(Request)
Reproduce each of the records below word for word, omitting the pictures from your answer.
━━━━━ Excerpted data
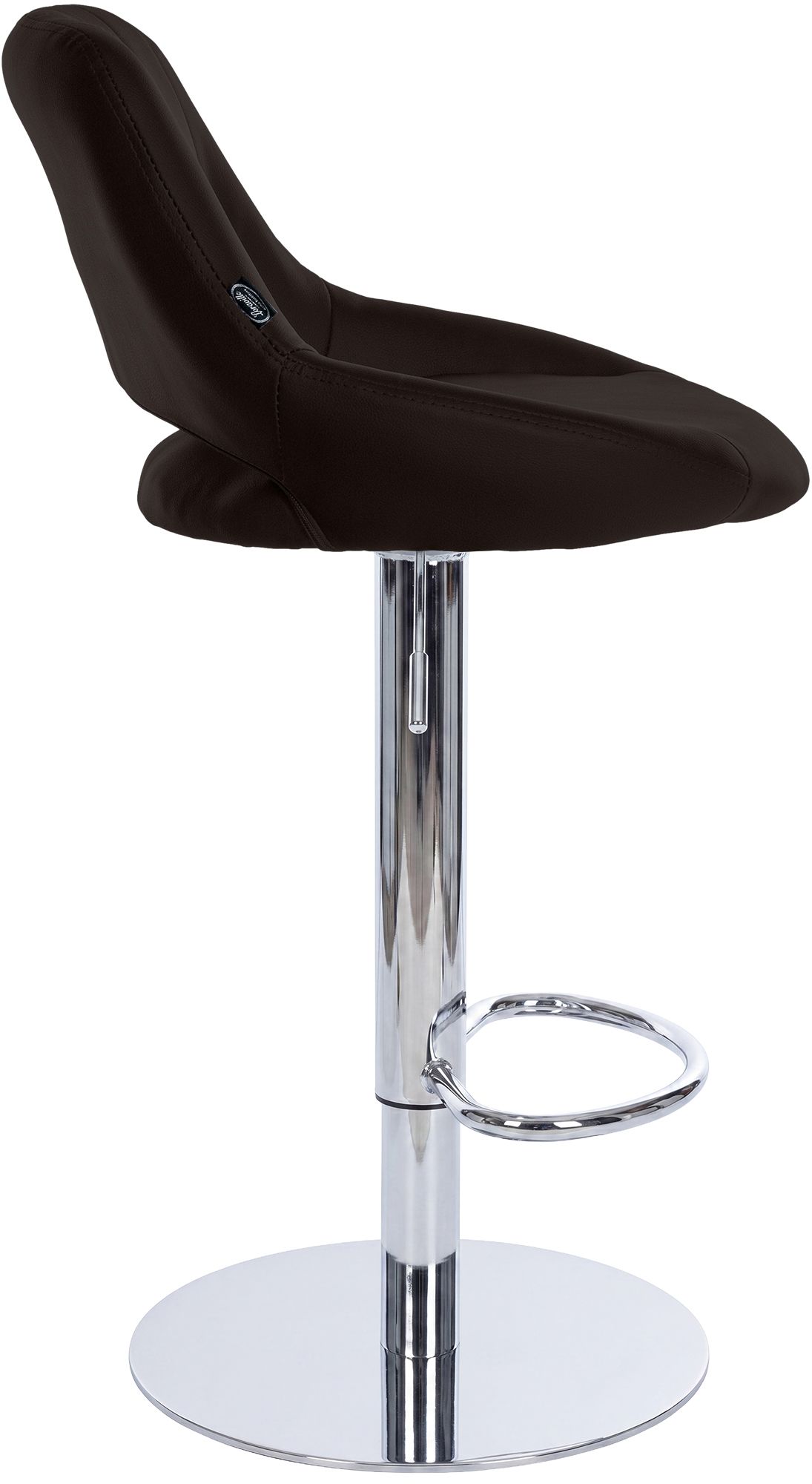 Set di 2 sgabelli da bar Milet cromati con base extra pesante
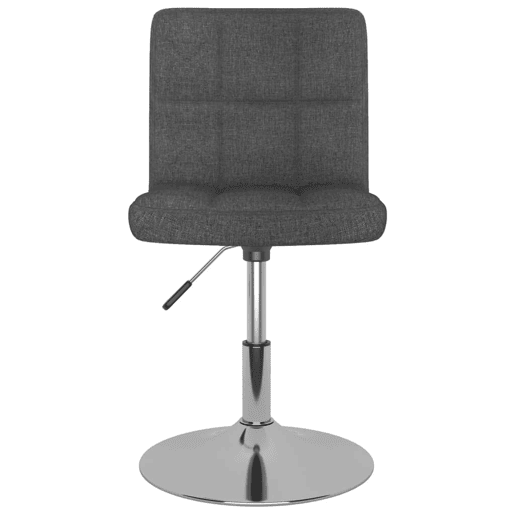 vidaXL Cadeiras de jantar giratórias 6 pcs tecido cinzento-escuro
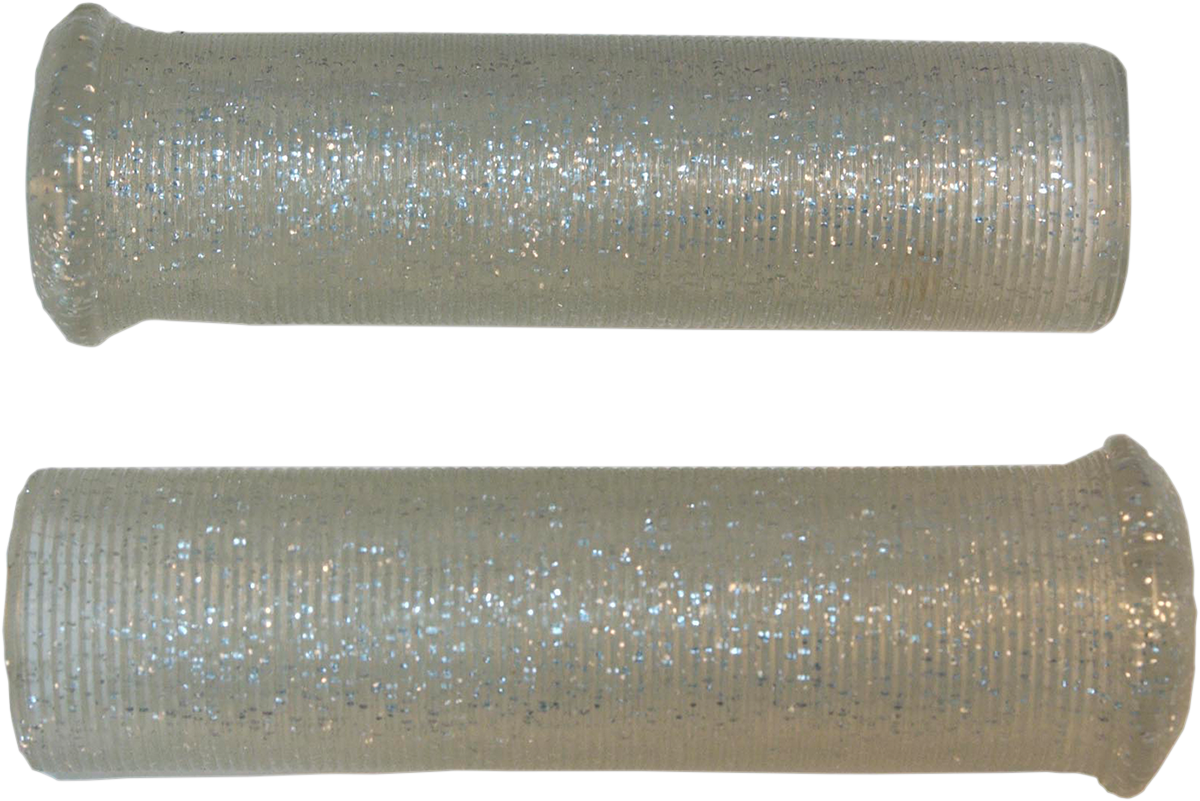 Emgo Star Fire Flake Grips - Retro - Metal - 7/8" - Silver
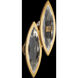 Signature Marchesa LED 4.63 inch Aged Brass Wall Sconce Wall Light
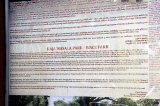 SRI LANKA, Kandy, Raja Wasala Park (Wace Park), information board, SLK3741JPL
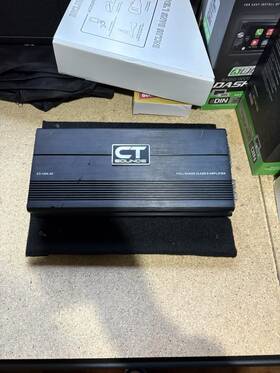 Ct-1500.5d Ct Sounds Ct-1500-5d 1800w Rms Full-range Class D 5-channel Car Amplifier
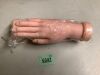 2 Pack Practice Nail Tips Art Trainer Training Hand Tool Flexible Bendable Movable Fake Mannequin Right Hands Manicure Tool - 2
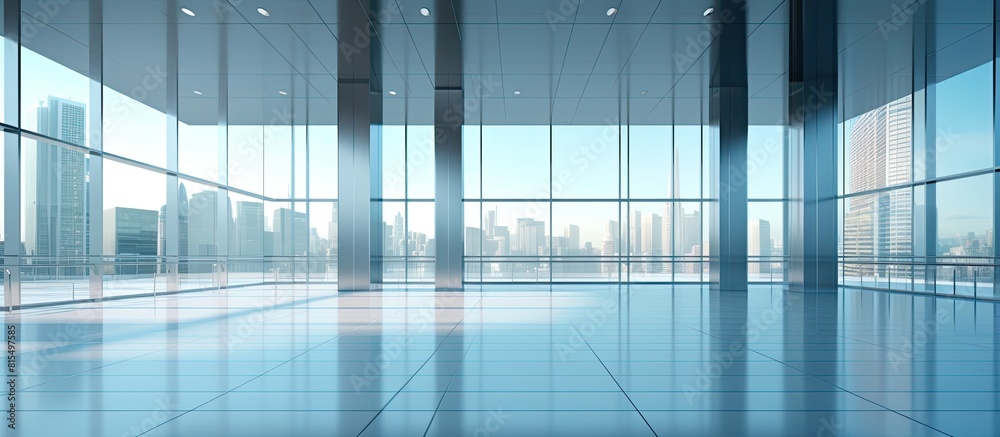 Aufkleber the contemporary office buildings feature spacious ground floors devoid of occupants leaving ample c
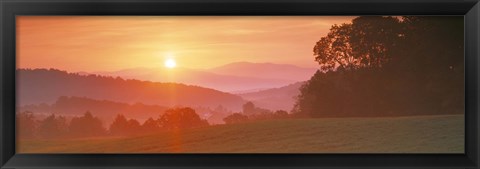 Framed Sunrise Caledonia VT USA Print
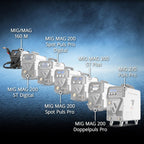 Schutzgasschweißgerät MIG/MAG 160 M 20–160 A 5-in-1 Inverter IGBT Flux MMA DC-Lift-TIG Digitalpanel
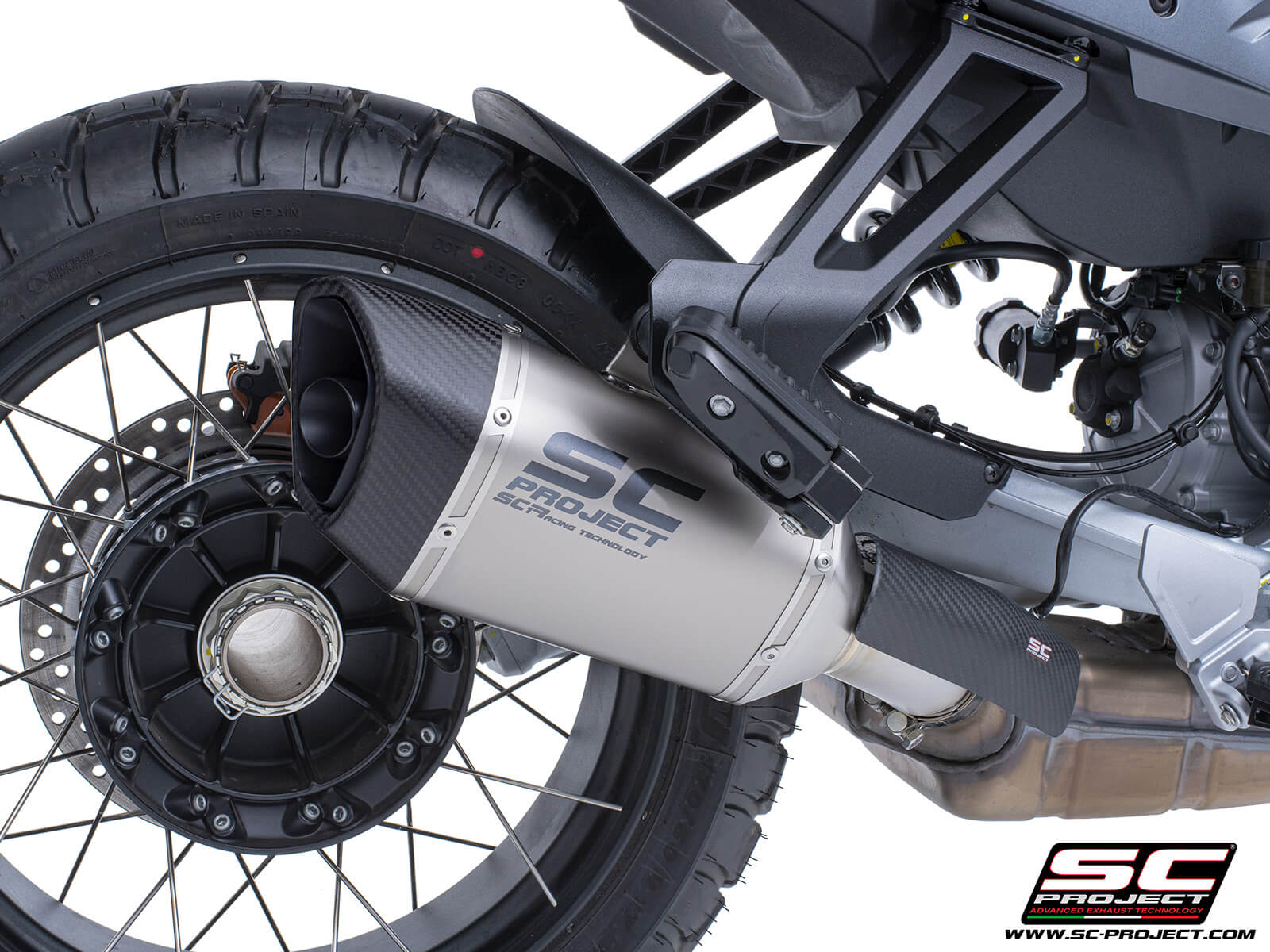 MOTO GUZZI STELVIO (2024) SC1-R titanium exhaust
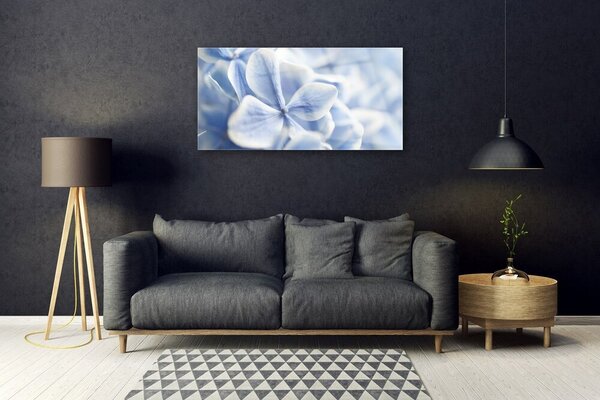 Quadro di vetro Fiori Petali Natura 100x50 cm 2 appendini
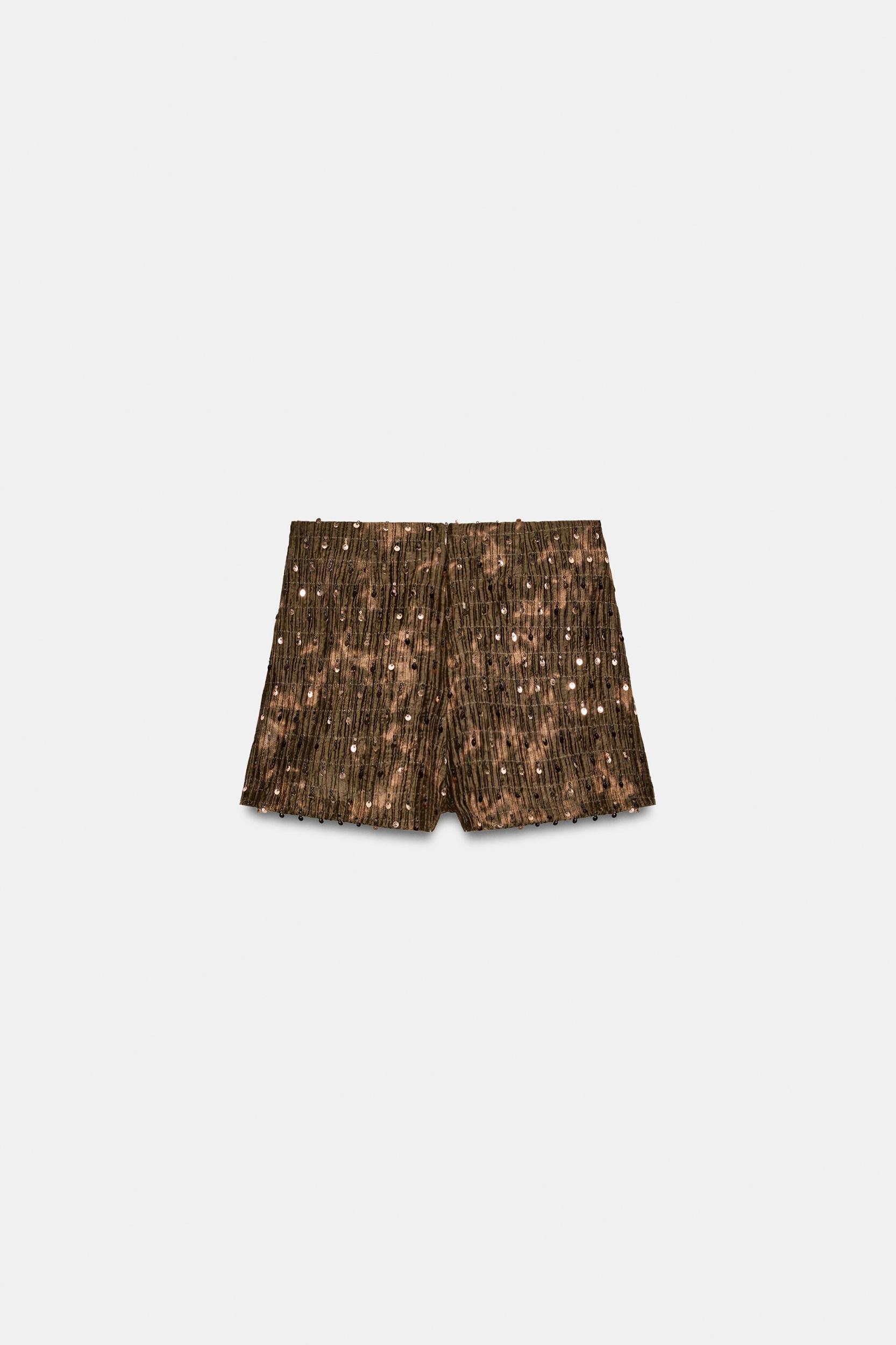 SEQUIN WRAP SKORT Product Image
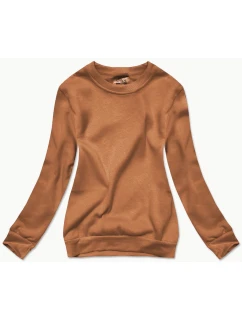 Dámská tepláková mikina v barvě se stahovacími lemy model 21466543 - J.STYLE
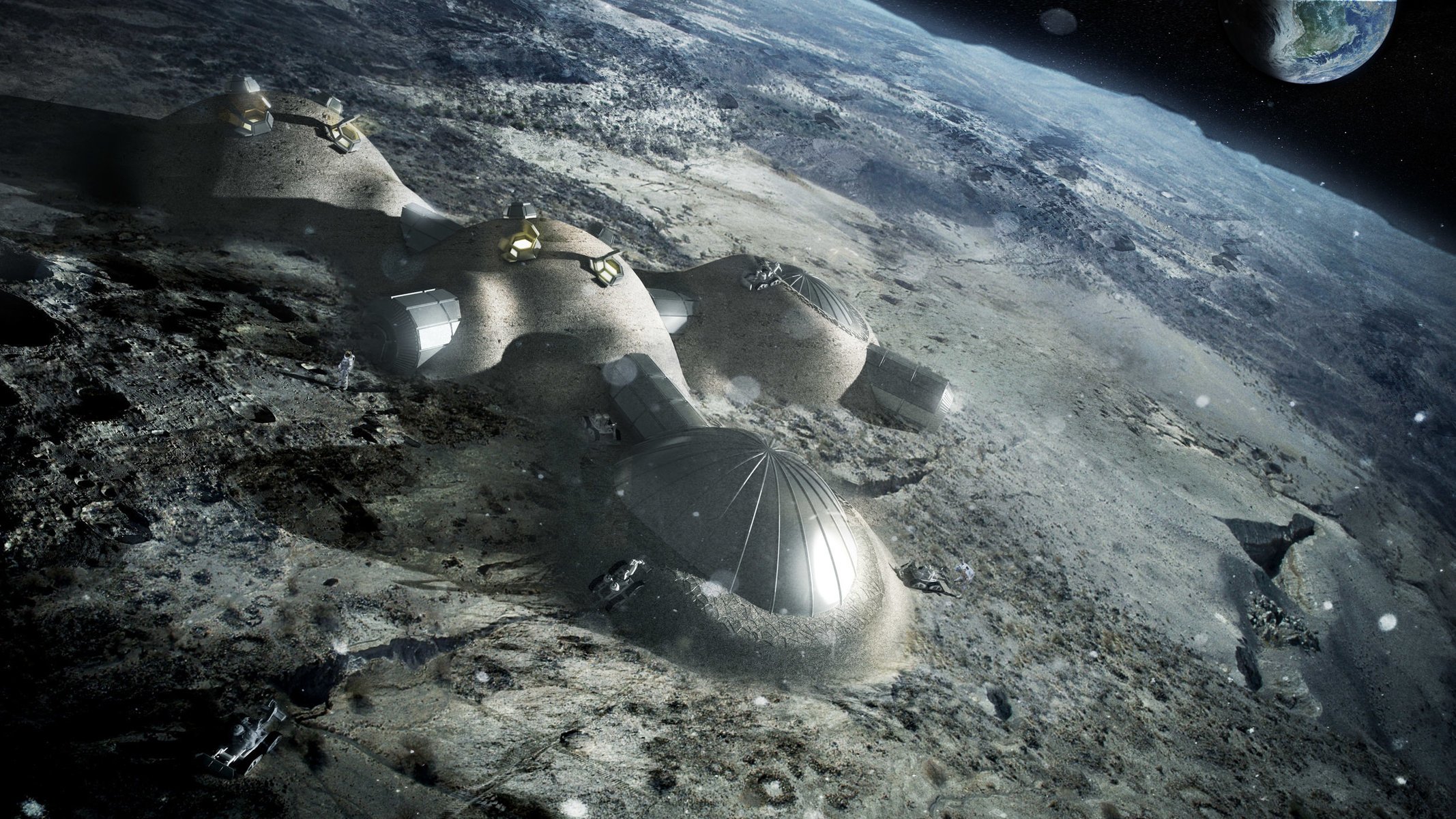 colonization space the moon base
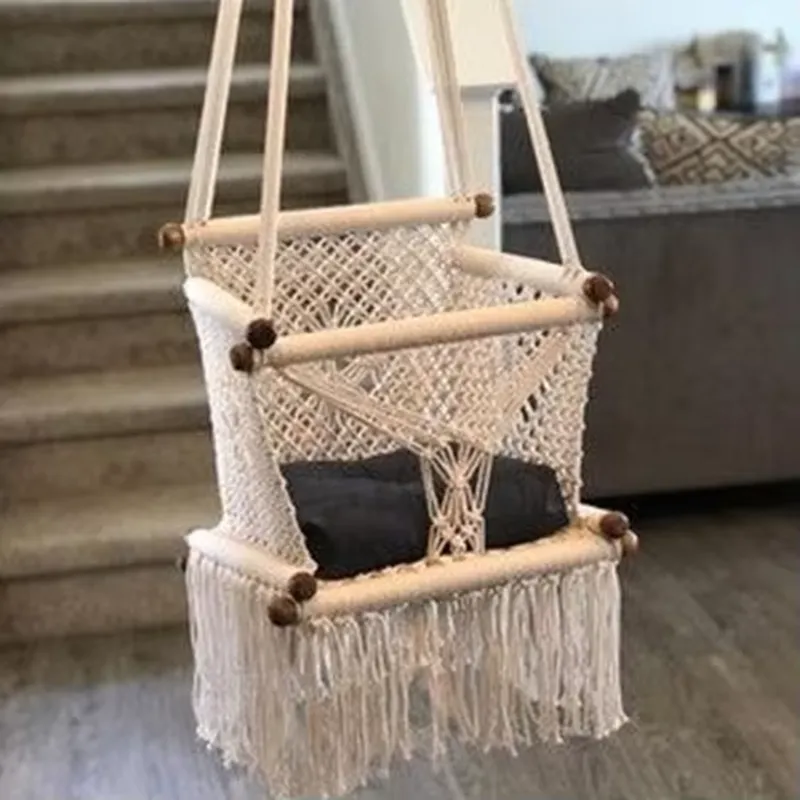 Houten hangende schommelstoel  - Baby Nursery Rocking Chair recensie en prijs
━━━━━━━━━━
(Solution below)
 Set di 2 sgabelli da bar Milet cromati con base extra pesante
 vidaXL Cadeiras de jantar giratórias 6 pcs tecido cinzento-escuro
 Emgo Star Fire Flake Grips - Retro - Metal - 7/8" - Silver
 Signature Marchesa LED 4.63 inch Aged Brass Wall Sconce Wall Light
 SRI LANKA, Kandy, Raja Wasala Park (Wace Park), information board, SLK3741JPL
 Ct-1500.5d Ct Sounds Ct-1500-5d 1800w Rms Full-range Class D 5-channel Car Amplifier
 2 Pack Practice Nail Tips Art Trainer Training Hand Tool Flexible Bendable Movable Fake Mannequin Right Hands Manicure Tool - 2
 Aufkleber the contemporary office buildings feature spacious ground floors devoid of occupants leaving ample c
 Framed Sunrise Caledonia VT USA Print
 Schutzgasschweißgerät MIG/MAG 160 M 20–160 A 5-in-1 Inverter IGBT Flux MMA DC-Lift-TIG Digitalpanel
 MOTO GUZZI STELVIO (2024) SC1-R titanium exhaust
 Quadro di vetro Fiori Petali Natura 100x50 cm 2 appendini
 SEQUIN WRAP SKORT Product Image
 Dámská tepláková mikina v barvě se stahovacími lemy model 21466543 - J.STYLE
 colonization space the moon base
 Houten hangende schommelstoel  - Baby Nursery Rocking Chair recensie en prijs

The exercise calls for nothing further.